Christianity Faces Eradication in Iraq, Afghanistan, Egypt (VIDEO)
Christianity in Afghanistan and Iraq could be eradicated in our lifetime, partially as a result of the U.S. troop withdrawal, says Leonard Leo, chairman of the U.S. Commission on International Religious Freedom (USCIRF), a bi-partisan governmental agency fighting for religious freedom of peoples across the globe. Egyptian Christians, he adds, are possibly facing a similar fate.
This is the pattern throughout the Middle Eastern region, Leo said in a video interview with Terry Jeffrey, editor in chief of CNSNews on Dec. 22.
“The flight of Christians out of the region is unprecedented and it’s increasing year by year,” Leo said, concluding with a grim prediction that Christians might disappear altogether from Iraq, Afghanistan and Egypt.
Since the war began in March 2003, Iraq erupted into sectarian violence, leaving U.S. troops in charge of trying to contain what threatened to become a civil war. The situation turned out to be catastrophic for the Christian community there, as violence against Christians soared, including an attack on a church in Baghdad in Oct. 2010, in which 58 congregants were killed. Up to 900,000 Christians have fled the country since, according to a recent study by Minority Rights Group International.
The religious freedom expert echoed many others in accusing the Iraqi government of failing to take adequate steps to protect Christians or prosecute those who attack them.
“One of the big problems from the very beginning was that our country and others were unwilling to acknowledge that the fight in Iraq was largely a sectarian conflict and there wasn’t enough emphasis placed on the flight of Christians and other religious minorities, particularly in the northern part of Iraq,” Leo told CNSNews.com.

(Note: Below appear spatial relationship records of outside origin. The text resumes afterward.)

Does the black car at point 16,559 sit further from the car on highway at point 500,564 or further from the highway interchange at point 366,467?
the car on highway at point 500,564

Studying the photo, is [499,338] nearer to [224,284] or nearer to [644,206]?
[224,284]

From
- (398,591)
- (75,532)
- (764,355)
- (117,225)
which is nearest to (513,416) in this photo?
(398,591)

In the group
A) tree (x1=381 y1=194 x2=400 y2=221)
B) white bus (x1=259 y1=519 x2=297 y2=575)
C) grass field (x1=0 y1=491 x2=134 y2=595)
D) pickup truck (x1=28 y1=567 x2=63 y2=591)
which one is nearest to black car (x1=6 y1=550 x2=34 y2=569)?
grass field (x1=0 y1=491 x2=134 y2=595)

He added that religious minorities have always been an important part of the Iraqi fabric of society, which held it together. Disappearance of these minorities would be a “serious problem.”
U.S. Troops withdrew from Iraq on Dec. 15, and the final withdrawal from Afghanistan is due by the end of December.
“I’m very, very concerned about what will happen after our presence is completely gone, and I don’t know how we continue to put pressure on the Iraqi government and on the security forces and others in Iraq to protect the Christians in the absence of any presence,” Leo said in the interview.
The agency’s annual report on religious freedom in Iraq reports "systematic, ongoing, and egregious religious freedom violations." At least half of the Iraqi Christian community from before the U.S. invasion is believed to have left the country, according to the report.
“In 2003, there were thought to be 800,000 to 1.4 million Chaldean Catholics, Assyrian Orthodox, Assyrian Church of the East members, Syriac Orthodox, Armenians (Catholic and Orthodox), Protestants, and Evangelicals in Iraq. Today, community leaders estimate the number of Christians to be around 500,000,” the report reads.
In Afghanistan “conditions for religious freedom remain problematic, despite gains in freedom of religion or belief since the ouster of the Taliban regime in late 2001,” says the USCIRF report.
A constitution that was drafted with the help of the United States government has effectively given the Afghan government license to deny religious liberty to people who adhere to minority faiths, including Christianity, Leo added in the interview.
“The constitution drafting process with which we were involved was a disaster and I’m not sure Afghanistan can ever fully recover from the damage that we inflicted by not holding the line on the kind of constitution drafting that we should have been pushing for,” he said.
In Egypt, according to Leo, anti-Christian violence and discrimination may inspire a mass migration of that nation’s Coptic Christian population, which means radical Muslims there will reach their goal. The country is headed down a similar path as Iraq and Afghanistan, Leo concluded.
“With what’s going on in Egypt, with the uncertainties that exist, there’s very little incentive for a young Coptic Christian to stay in the county,” Leo told CNSNews. “It wouldn’t surprise me in the least if you saw the same basic trajectory in Egypt that you see in quite a number of other countries which is to say they just get up and they leave.”
Even under Mubarak, authorities were not investigating and bringing to justice the persecutors of minorities properly, he added. “But then you have to compound that problem with you may actually have a government that steps up the official repression of religion,” the religious freedom expert said.
He fears the new laws in Egypt may further restrict churches, which as a result could scare away the younger members of the Coptic community.
Other countries covered by USCIRF’s report, where the non-Muslim religious minority communities are facing existential threats include Iran, Saudi Arabia, Turkey, Pakistan among others.
USCIRF, as a governmental agency, makes recommendations to the president, Congress and the secretary of state regarding how to use U.S. foreign policy to help freedom of religion across the world. The agency is able to suggest countries that violate that freedom to be considered “countries of particular concern” by the Dept. of State, Leo said. The agency reportedly asked the Department of State to name Egypt, Iraq and Afghanistan as such, but the department refused.